In Become Who You Are (2024), Ryan A Bush makes the point that in order to be happy, you need to (often slowly) develop yourself into a person you can admire. Bush wants you to have a very high-level target in mind—eudaemonia, or flourishing—and then take the short-term actions that will help you climb that mountain.
Failing to do that can be disastrous. This point is hammered home in a couple more fiction books: The Maltese Falcon (1929) and To Have and Have Not (1937). Hemingway’s and Hammett’s characters (Sam Spade excluded) run around without ideals, only short-term ambitions, becoming the worst versions of themselves. Don’t be like that!
Act like who you want to be. Become who you are.
Be efficient
The last lesson is a quick one: spending more time does not necessarily equal more results. So says Steve Dalton in his 2-hour Job Search (2020).

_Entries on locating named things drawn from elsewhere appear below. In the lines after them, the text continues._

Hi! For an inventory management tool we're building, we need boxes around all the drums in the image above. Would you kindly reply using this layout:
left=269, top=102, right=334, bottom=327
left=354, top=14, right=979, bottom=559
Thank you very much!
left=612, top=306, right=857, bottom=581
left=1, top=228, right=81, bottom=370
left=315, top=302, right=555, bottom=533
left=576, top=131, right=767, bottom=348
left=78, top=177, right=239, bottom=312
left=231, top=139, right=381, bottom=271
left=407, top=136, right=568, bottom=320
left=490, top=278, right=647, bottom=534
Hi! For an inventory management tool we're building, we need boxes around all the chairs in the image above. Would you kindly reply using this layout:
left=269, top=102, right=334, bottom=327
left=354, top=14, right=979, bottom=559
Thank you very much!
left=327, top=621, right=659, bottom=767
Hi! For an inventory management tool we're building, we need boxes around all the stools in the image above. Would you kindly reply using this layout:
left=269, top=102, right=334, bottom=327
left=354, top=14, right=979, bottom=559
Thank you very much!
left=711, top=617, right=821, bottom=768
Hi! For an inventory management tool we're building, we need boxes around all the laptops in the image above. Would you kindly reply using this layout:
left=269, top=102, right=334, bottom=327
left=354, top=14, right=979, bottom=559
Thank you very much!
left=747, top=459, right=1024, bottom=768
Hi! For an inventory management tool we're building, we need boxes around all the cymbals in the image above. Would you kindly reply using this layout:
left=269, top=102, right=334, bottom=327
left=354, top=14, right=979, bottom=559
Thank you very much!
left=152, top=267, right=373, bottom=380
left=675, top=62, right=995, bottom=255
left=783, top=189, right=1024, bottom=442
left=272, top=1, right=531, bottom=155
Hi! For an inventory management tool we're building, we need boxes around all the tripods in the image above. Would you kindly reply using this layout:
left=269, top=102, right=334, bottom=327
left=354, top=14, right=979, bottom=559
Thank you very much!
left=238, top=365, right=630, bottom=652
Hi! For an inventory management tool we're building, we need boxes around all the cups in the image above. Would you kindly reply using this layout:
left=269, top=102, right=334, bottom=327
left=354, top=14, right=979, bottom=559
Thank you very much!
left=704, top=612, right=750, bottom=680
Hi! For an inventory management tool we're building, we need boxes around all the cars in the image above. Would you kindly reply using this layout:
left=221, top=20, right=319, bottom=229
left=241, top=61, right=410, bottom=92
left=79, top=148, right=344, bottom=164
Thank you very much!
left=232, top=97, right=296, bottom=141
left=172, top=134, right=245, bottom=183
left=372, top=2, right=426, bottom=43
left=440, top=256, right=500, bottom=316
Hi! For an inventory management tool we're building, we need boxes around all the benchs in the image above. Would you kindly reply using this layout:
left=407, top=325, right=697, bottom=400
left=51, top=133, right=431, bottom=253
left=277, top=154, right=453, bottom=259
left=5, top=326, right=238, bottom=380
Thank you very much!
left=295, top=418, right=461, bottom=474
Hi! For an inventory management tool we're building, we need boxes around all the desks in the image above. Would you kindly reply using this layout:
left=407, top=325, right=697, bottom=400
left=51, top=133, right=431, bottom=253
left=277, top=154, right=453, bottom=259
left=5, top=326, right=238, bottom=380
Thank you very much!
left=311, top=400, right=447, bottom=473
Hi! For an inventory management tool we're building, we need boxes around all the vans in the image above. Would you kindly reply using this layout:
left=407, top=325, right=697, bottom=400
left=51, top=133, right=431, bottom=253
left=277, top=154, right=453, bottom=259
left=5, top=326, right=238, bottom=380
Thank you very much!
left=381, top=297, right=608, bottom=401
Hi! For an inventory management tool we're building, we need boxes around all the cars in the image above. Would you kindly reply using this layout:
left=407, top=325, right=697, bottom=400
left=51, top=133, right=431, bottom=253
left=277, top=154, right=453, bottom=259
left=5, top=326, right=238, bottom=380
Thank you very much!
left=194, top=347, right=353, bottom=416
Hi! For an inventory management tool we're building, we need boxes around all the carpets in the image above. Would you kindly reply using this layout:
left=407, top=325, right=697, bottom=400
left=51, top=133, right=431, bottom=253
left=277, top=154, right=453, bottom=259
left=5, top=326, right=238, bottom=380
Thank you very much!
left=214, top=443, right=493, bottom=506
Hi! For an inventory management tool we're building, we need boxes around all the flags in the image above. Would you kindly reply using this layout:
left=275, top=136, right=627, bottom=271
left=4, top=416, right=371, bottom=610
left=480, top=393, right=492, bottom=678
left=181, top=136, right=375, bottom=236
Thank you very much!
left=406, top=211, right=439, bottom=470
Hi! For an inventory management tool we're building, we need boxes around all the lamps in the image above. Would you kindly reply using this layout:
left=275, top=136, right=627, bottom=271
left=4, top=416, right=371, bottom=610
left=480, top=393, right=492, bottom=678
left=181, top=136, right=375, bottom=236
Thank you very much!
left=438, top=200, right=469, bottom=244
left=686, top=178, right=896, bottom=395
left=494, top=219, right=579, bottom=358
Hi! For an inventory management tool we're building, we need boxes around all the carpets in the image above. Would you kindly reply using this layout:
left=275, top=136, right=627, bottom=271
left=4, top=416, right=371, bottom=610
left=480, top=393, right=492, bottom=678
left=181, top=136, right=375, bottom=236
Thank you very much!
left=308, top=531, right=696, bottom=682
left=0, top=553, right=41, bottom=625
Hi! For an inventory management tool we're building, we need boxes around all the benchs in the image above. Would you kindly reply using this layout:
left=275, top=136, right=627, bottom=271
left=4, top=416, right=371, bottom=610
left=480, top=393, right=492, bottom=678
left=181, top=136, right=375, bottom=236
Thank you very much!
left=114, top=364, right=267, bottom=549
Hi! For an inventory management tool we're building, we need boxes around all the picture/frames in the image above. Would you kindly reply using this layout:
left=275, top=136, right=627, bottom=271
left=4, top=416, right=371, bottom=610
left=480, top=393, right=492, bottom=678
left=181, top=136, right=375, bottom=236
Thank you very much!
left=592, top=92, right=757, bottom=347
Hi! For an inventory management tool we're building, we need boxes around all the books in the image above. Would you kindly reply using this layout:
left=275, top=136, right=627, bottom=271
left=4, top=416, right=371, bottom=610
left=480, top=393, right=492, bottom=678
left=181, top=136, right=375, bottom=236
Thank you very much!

Energy better directed—especially through making meaningful connections—is more effective than running around emailing resumes like an unemployed chicken with its head cut off. (I may be stretching the metaphor.)?
Noah Kagan ’s Million Dollar Weekend (2024) makes a similar point: if you can’t launch a good business in one weekend, you might need to look for other ideas.
That’s it! Four is enough! I wish for your 2025 that you efficiently embrace the scariest growth opportunities, so long as they can move you toward your highest potential. Start today.